## Sağlanan Alıntı
Dallas Mavericks – Jason Terry
Sekiz sezon boyunca Mavericks formasını terleten Terry, 2009’da Yılın Altıncı Adamı seçilmişti. Bu başarılı döneminde başlarda ilk 5 oyuncusu olarak, sonradan ise bençten gelerek her zaman Dallas’a önemli katkılar veren Terry, 2011 yılında Mavericks‘in yürüdüğü efsanevi şampiyonluk yolculuğunda da bençten gelerek 17.5 sayı ortalamasıyla mücadele etti ve kritik rol oynadı.
Denver Nuggets – Allen Iverson
Iverson bir yıldız olarak Nuggets formasını sadece bir buçuk sezon giydi fakat Carmelo Anthony ile birlikte Jokic’e kadar organizasyonda forma giymiş en büyük iki yıldızdan biri olması onu bu listeye sokuyor. Ayrıca, J.R. Smith’in bu listede iki takımda kendisine yer bulmasına gönlüm el vermedi.

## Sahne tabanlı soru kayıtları

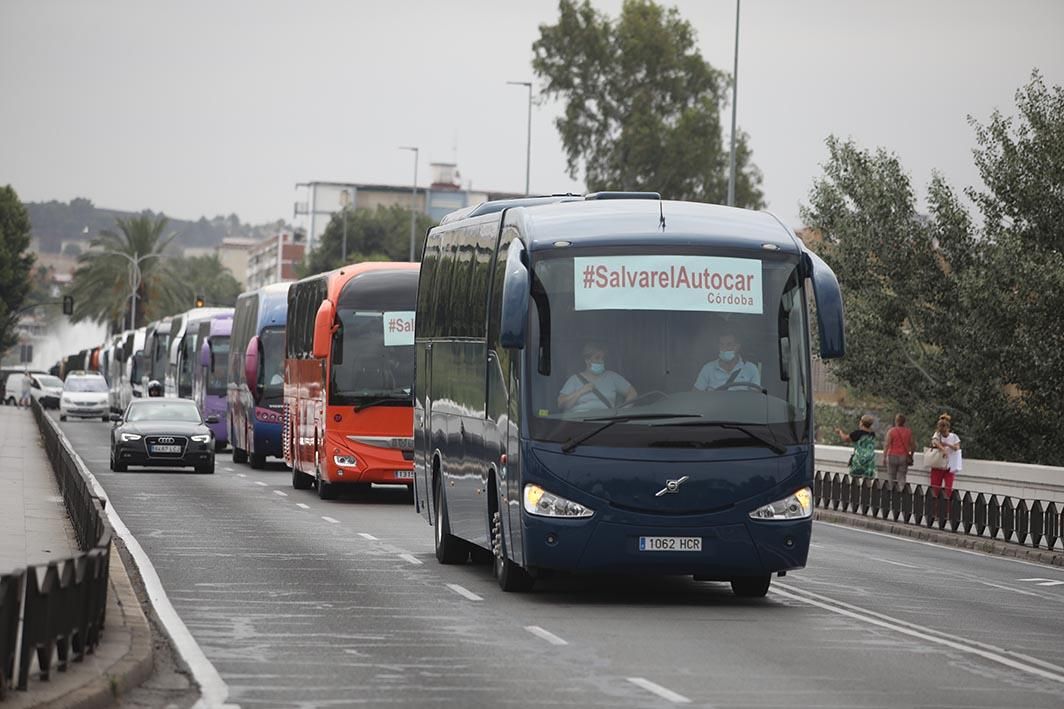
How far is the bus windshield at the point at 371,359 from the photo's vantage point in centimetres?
3191

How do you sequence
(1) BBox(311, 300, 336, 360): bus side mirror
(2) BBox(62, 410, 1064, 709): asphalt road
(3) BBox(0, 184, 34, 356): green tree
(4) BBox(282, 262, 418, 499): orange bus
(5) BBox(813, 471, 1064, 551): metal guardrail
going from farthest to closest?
(3) BBox(0, 184, 34, 356): green tree
(1) BBox(311, 300, 336, 360): bus side mirror
(4) BBox(282, 262, 418, 499): orange bus
(5) BBox(813, 471, 1064, 551): metal guardrail
(2) BBox(62, 410, 1064, 709): asphalt road

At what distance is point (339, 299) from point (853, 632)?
18.0 m

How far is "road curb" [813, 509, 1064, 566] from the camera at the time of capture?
27702 mm

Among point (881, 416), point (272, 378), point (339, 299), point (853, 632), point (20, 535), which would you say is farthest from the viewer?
point (881, 416)

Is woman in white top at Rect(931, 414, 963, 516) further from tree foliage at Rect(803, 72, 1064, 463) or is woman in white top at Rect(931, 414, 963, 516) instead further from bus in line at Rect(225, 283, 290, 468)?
bus in line at Rect(225, 283, 290, 468)

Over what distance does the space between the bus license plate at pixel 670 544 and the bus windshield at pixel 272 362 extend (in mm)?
27038

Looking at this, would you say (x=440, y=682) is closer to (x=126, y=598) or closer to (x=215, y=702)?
(x=215, y=702)

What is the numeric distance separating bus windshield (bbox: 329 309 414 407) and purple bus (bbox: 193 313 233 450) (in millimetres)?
21546

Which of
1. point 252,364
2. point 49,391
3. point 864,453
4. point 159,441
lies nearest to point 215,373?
point 252,364

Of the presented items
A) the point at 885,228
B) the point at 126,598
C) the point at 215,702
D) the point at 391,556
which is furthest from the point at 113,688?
the point at 885,228

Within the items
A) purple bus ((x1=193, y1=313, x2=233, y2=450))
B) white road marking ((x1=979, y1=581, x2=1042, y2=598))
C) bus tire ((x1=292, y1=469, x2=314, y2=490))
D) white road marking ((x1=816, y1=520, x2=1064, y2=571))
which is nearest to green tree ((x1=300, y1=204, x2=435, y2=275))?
purple bus ((x1=193, y1=313, x2=233, y2=450))

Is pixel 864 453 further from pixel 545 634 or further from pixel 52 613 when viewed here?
pixel 52 613

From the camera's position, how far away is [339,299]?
3234 centimetres

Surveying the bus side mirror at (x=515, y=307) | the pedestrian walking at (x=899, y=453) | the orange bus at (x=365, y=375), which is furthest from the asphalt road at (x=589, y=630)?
the pedestrian walking at (x=899, y=453)
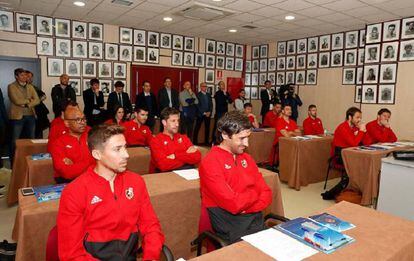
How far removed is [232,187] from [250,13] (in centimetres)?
502

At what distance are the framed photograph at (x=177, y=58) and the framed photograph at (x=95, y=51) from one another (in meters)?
2.05

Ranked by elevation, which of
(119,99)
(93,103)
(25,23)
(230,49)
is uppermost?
(230,49)

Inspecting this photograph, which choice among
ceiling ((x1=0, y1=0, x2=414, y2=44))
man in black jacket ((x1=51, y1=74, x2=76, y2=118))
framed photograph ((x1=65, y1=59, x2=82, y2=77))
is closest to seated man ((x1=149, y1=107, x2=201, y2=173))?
ceiling ((x1=0, y1=0, x2=414, y2=44))

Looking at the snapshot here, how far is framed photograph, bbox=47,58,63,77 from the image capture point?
7242 mm

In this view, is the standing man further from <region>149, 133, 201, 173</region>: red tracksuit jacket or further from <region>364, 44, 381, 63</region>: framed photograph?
<region>149, 133, 201, 173</region>: red tracksuit jacket

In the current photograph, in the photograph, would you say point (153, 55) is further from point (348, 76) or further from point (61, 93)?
point (348, 76)

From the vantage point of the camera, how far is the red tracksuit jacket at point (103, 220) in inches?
63.0

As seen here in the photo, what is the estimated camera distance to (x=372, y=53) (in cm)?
723

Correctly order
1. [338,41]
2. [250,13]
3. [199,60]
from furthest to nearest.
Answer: [199,60], [338,41], [250,13]

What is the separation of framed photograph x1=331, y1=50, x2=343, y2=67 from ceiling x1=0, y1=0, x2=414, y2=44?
0.60m

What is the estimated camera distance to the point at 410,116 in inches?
260

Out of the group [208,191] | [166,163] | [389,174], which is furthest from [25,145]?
[389,174]

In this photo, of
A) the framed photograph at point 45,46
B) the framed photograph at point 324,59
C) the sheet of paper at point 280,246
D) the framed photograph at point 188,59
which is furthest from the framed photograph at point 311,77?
the sheet of paper at point 280,246

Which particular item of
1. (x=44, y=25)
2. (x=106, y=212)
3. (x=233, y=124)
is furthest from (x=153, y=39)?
(x=106, y=212)
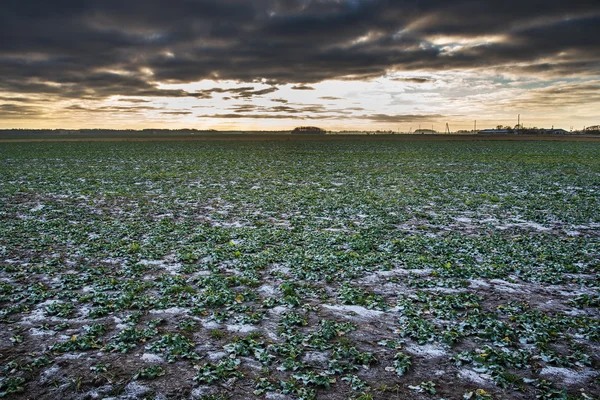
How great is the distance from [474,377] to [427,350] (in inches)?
36.7

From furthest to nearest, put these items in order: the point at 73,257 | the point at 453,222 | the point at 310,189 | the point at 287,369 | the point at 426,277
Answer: the point at 310,189 < the point at 453,222 < the point at 73,257 < the point at 426,277 < the point at 287,369

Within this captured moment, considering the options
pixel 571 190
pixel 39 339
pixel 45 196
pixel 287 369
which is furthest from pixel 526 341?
pixel 45 196

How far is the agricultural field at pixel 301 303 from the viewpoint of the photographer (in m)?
6.06

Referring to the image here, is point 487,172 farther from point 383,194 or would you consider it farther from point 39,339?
point 39,339

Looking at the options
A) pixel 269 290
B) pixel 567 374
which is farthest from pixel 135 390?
pixel 567 374

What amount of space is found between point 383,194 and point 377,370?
18792mm

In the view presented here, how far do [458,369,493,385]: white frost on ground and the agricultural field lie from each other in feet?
0.09

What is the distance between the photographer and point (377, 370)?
6.32 meters

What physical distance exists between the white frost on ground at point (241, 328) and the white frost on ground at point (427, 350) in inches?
121

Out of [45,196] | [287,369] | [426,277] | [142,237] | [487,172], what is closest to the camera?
[287,369]

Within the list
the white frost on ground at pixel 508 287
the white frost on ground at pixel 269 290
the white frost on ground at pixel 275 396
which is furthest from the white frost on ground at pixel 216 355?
the white frost on ground at pixel 508 287

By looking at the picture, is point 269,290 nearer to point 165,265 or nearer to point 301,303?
point 301,303

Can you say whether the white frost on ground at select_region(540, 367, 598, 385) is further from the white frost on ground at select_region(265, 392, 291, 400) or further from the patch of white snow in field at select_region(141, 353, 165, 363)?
the patch of white snow in field at select_region(141, 353, 165, 363)

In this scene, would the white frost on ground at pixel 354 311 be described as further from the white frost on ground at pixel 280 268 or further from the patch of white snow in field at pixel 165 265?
the patch of white snow in field at pixel 165 265
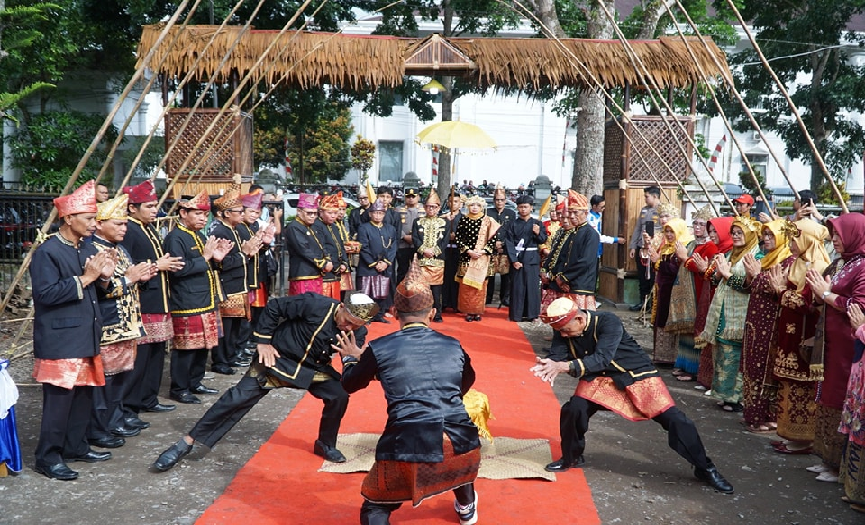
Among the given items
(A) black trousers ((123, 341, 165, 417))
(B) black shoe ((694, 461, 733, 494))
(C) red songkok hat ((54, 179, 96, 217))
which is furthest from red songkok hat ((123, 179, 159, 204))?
(B) black shoe ((694, 461, 733, 494))

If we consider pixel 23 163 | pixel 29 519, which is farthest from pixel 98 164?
pixel 29 519

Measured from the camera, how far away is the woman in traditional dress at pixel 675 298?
24.9 ft

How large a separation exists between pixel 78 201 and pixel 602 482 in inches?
141

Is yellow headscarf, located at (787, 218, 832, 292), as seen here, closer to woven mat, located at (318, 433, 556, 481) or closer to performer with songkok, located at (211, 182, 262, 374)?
woven mat, located at (318, 433, 556, 481)

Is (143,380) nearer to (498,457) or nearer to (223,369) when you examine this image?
(223,369)

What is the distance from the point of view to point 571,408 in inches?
195

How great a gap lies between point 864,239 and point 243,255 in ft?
16.8

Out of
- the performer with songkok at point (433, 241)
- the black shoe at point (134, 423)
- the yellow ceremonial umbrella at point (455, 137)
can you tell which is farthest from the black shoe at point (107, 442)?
the yellow ceremonial umbrella at point (455, 137)

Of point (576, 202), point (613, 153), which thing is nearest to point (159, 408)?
point (576, 202)

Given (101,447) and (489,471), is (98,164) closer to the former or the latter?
(101,447)

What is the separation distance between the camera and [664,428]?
4.87 meters

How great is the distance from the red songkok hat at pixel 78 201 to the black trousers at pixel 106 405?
1.25 m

## Verilen Görev
NBA oyuncularına ilişkin metnin tamamını kelimesi kelimesine tekrarlayınız. Yalnızca NBA oyuncularına ilişkin metne dayanınız.

## Problemin Çözümü
Dallas Mavericks – Jason Terry
Sekiz sezon boyunca Mavericks formasını terleten Terry, 2009’da Yılın Altıncı Adamı seçilmişti. Bu başarılı döneminde başlarda ilk 5 oyuncusu olarak, sonradan ise bençten gelerek her zaman Dallas’a önemli katkılar veren Terry, 2011 yılında Mavericks‘in yürüdüğü efsanevi şampiyonluk yolculuğunda da bençten gelerek 17.5 sayı ortalamasıyla mücadele etti ve kritik rol oynadı.
Denver Nuggets – Allen Iverson
Iverson bir yıldız olarak Nuggets formasını sadece bir buçuk sezon giydi fakat Carmelo Anthony ile birlikte Jokic’e kadar organizasyonda forma giymiş en büyük iki yıldızdan biri olması onu bu listeye sokuyor. Ayrıca, J.R. Smith’in bu listede iki takımda kendisine yer bulmasına gönlüm el vermedi.